Good, solid advice from the Rockall Times

This is a pub-friendly version of this article — print it out and take it with you down the boozer.

The original is at http://www.therockalltimes.co.uk/2006/06/26/serbia-montenegro.html.

Serbia and Montenegro head for penalty shoot-out

Tensions mount amid bitter recriminations

by Janus Motsonius

Relations between Serbia and its former partner Montenegro look set to hit a new low following the latter's recent controversial application for divorce from the sun-kissed Balkan paradise partnership.

Following just three years of passionate marriage, 55.5 per cent of Montenegrans voted last month for a permanent split from Serbia, provoking a tearful but resigned Serb prez Boris Tadic to declare that the new state would always have "a reliable partner and friend".

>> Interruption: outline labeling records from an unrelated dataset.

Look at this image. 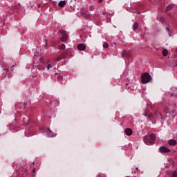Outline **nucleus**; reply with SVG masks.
Wrapping results in <instances>:
<instances>
[{
  "label": "nucleus",
  "mask_w": 177,
  "mask_h": 177,
  "mask_svg": "<svg viewBox=\"0 0 177 177\" xmlns=\"http://www.w3.org/2000/svg\"><path fill=\"white\" fill-rule=\"evenodd\" d=\"M162 55H163V56H167L168 55V50H167V49L163 50Z\"/></svg>",
  "instance_id": "obj_13"
},
{
  "label": "nucleus",
  "mask_w": 177,
  "mask_h": 177,
  "mask_svg": "<svg viewBox=\"0 0 177 177\" xmlns=\"http://www.w3.org/2000/svg\"><path fill=\"white\" fill-rule=\"evenodd\" d=\"M125 133L126 135H127V136H131V135H132L133 132H132V129H127L125 130Z\"/></svg>",
  "instance_id": "obj_6"
},
{
  "label": "nucleus",
  "mask_w": 177,
  "mask_h": 177,
  "mask_svg": "<svg viewBox=\"0 0 177 177\" xmlns=\"http://www.w3.org/2000/svg\"><path fill=\"white\" fill-rule=\"evenodd\" d=\"M176 143H177L176 140H175L174 139L169 140V145L170 146H175L176 145Z\"/></svg>",
  "instance_id": "obj_7"
},
{
  "label": "nucleus",
  "mask_w": 177,
  "mask_h": 177,
  "mask_svg": "<svg viewBox=\"0 0 177 177\" xmlns=\"http://www.w3.org/2000/svg\"><path fill=\"white\" fill-rule=\"evenodd\" d=\"M138 22L134 23L133 26V29L134 30V31H136V30H138Z\"/></svg>",
  "instance_id": "obj_12"
},
{
  "label": "nucleus",
  "mask_w": 177,
  "mask_h": 177,
  "mask_svg": "<svg viewBox=\"0 0 177 177\" xmlns=\"http://www.w3.org/2000/svg\"><path fill=\"white\" fill-rule=\"evenodd\" d=\"M86 48V46H85V44H78L77 46V49L79 50H85Z\"/></svg>",
  "instance_id": "obj_5"
},
{
  "label": "nucleus",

In this, however, he may have been premature. Complex negotiations as to the practicalities of the separation have stalled amid bitter recriminations about which nation is ultimately responsible for the Serbia-Montenegro team's humiliating exit from the world cup, we can exclusively reveal.

Indeed, talks aimed at resolving which country would have the 6-0 drubbing at the hands of mighty Argentina added to its international footballing record soon broke down last week after the Serbian footballing authority announced it would assume the burden only of "one of the shameful half dozen" and that to accept any blame for the defeat against Ivory Coast would cast "a fifty year shadow of shame" over Serbian football.

While both sides were intially able to concede that to go down 1-0 to the Dutch would probably not require the ethnic cleansing of villages on either side of the border, Serb intransigence on the Argentinian affair immediately provoked the Montenegran delegation to storm from the negotiating table flanked by black-beret-clad sporting militiamen angrily fingering the triggers of their former Yugoslav AK-47s.

The reaction on the streets of Montenegro's capital Podgorica was swift and predicatable. A huge crowd flooded the city centre bearing banners calling on the UN and FIFA's Sepp Blatter to rule in their favour. One angry protestor told The Rockall Times' Balkan flashpoint correspondent: "Montenegro is a mere one fifth of the size of Serbia. We will therefore concede one of the goals against Argentina, roughly two-thirds of one of Ivory Coast's strikes and simply offer condolences to our former allies for the Dutch defeat. Our goal difference is therefore one and two-thirds, as opposed to Serbia's six and a third."

UK football pundit Alan Hansen was reported to have flown into Belgrade last night to broker a compromise deal which would see the opposing teams take three apiece from the Argentinians while lodging a formal complaint regarding the shocking standard of refereeing in the Ivory Coast match — a process known in FIFA circles as "doing a Marco van Basten".

Hansen was, however, soon forced to admit defeat as he was escorted back to the airport by a nationalist death squad angered by his description of Serbia and Montenegro's defensive strategy as "shocking, just shocking".